2 См. соч. Жуковского, изд. 1849 года, том 1, "Певец во стане русских воинов", стр. 280:
Раевский, слава наших дней, Хвала! перед рядами Он первый - грудь против мечей С отважными сынами...
Факт, о котором здесь упоминается, в "Деяниях" рассказан следующим образом, часть 3, стр. 52:
"В сражении при Дашкове, когда храбрые Россияне, от чрезвычайного превосходства в силах и ужасного действия артиллерии неприятеля, несколько поколебались, генерал Раевский, зная, сколько личный пример начальника одушевляет подчиненных ему воинов, взяв за руки двух своих сыновей, не достигших еще двадцатилетнего возраста, бросился с ними вперед на одну неприятельскую батарею, упорствовавшую еще покориться мужеству героев, вскричал: ,,Вперед, ребята, за царя и отечество! я и дети мои, коих приношу в жертву, откроем вам путь!.." - и что могло после сего противостоять усилиям и рвению предводимых таким начальником войск! Батарея была тотчас взята".

▸ ПРЕДОСТАВЛЕННЫЕ ЗАПИСИ
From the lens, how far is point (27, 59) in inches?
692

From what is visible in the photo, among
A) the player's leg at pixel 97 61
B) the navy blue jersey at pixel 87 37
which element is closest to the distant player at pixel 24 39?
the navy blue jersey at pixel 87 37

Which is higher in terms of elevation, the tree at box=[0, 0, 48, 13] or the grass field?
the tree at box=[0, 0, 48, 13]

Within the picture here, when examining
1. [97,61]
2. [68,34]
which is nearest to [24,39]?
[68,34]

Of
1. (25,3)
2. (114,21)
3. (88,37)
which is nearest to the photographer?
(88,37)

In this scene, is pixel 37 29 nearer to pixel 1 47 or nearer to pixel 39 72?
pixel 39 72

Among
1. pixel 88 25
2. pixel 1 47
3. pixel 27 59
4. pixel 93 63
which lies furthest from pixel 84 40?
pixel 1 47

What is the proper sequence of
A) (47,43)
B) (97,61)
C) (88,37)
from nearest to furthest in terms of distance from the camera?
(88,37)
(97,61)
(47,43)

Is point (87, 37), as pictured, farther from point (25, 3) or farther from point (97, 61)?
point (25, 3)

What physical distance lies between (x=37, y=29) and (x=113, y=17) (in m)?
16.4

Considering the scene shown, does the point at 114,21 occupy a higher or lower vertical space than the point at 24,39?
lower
...
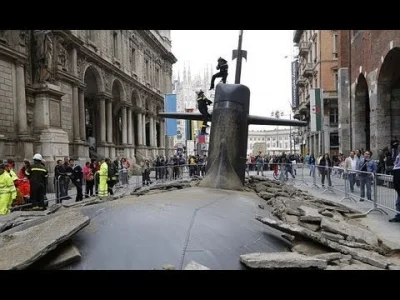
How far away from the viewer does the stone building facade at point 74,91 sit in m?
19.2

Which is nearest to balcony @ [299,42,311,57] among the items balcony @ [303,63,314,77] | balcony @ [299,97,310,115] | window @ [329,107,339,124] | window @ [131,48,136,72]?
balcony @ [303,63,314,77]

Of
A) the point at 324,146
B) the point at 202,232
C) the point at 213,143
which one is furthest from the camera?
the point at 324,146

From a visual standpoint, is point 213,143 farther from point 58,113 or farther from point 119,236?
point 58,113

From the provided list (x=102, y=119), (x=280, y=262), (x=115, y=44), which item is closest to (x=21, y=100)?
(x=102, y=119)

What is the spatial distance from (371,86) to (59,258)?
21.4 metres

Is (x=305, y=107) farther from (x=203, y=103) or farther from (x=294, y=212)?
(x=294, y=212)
---
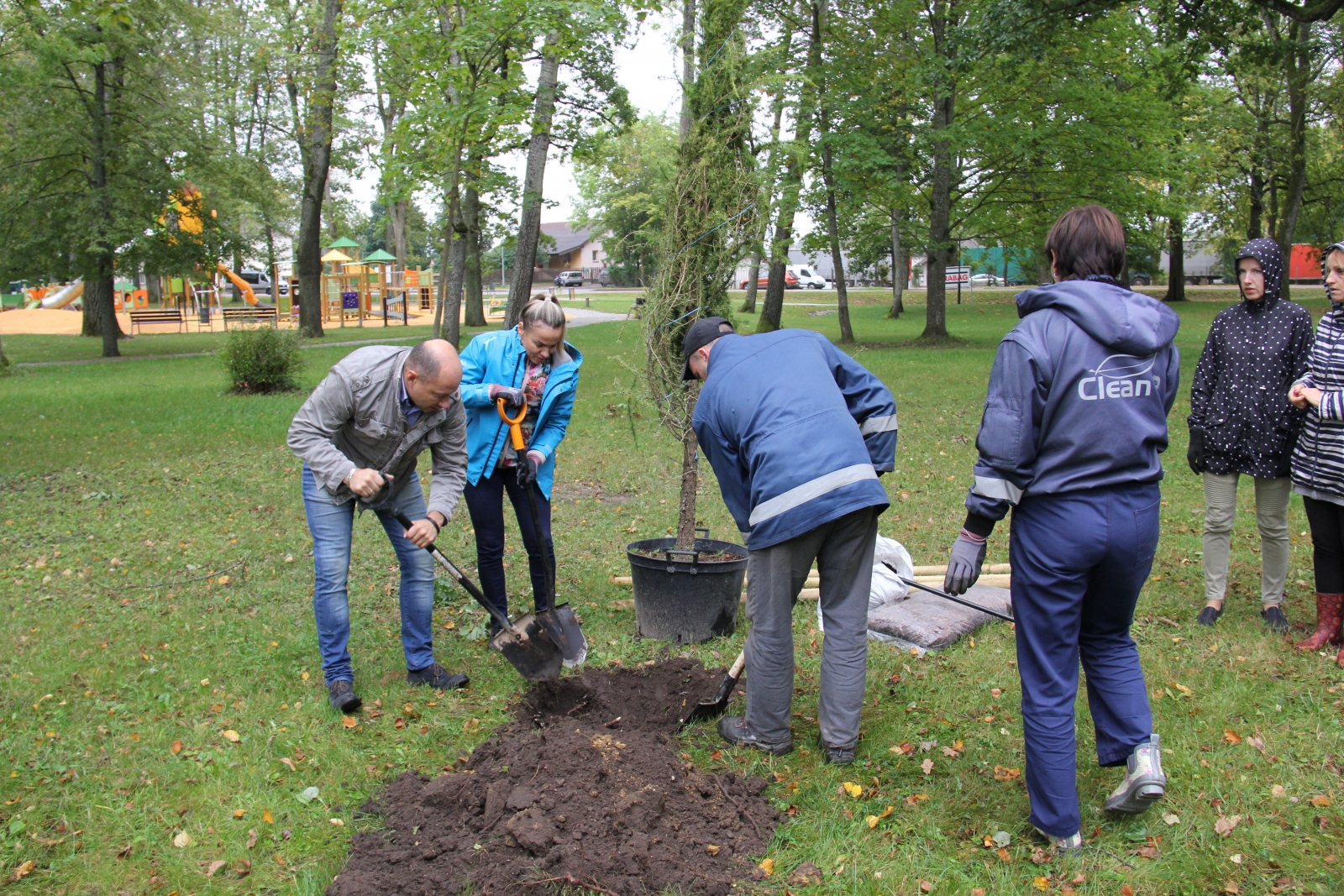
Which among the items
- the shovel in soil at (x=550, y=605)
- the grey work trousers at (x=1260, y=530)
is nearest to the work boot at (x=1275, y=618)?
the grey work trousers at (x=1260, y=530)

▸ ЗАДАНИЯ
[a] Выпишите из фрагмента о Раевском все числа, записанные цифрами, в порядке их появления.
[b] Переведите на английский язык предложение «Батарея была тотчас взята» из фрагмента о Раевском.
[c] Напишите продолжение фрагмента о Раевском, начав сразу после его последнего предложения.
Строки получены из иного источника, нежели фрагмент о Раевском.

▸ ОТВЕТЫ ПО ПОРЯДКУ
[a] 2, 1849, 1, 280, 3, 52

[b] The battery was taken at once.

[c]
Этот факт рассказан и у Михайловского-Данилевского (т. 1, стр. 329, изд. 1839 года), с тою разницею, что, по рассказу Данилевского, дело происходило не под Дашковой, а при Салтановке, и при этом случае упомянут подвиг шестнадцатилетнего юнкера, ровесника с Раевским, несшего впереди полка знамя, при переходе через греблю, под убийственным огнем, и когда младший из Раевских (Николай Николаевич) просил у него знамя, под предлогом, что тот устал: "Дайте мне нести знамя", юнкер, не отдавая оного, отвечал: "Я сам умею умирать!" Подлинность всего этого подтверждает и генерал Липранди, заметка которого (?Из дневника и воспоминаний И. П. Липранди?) помещена в ?Архиве? г. Бартенева (1866 года, стр. 1214).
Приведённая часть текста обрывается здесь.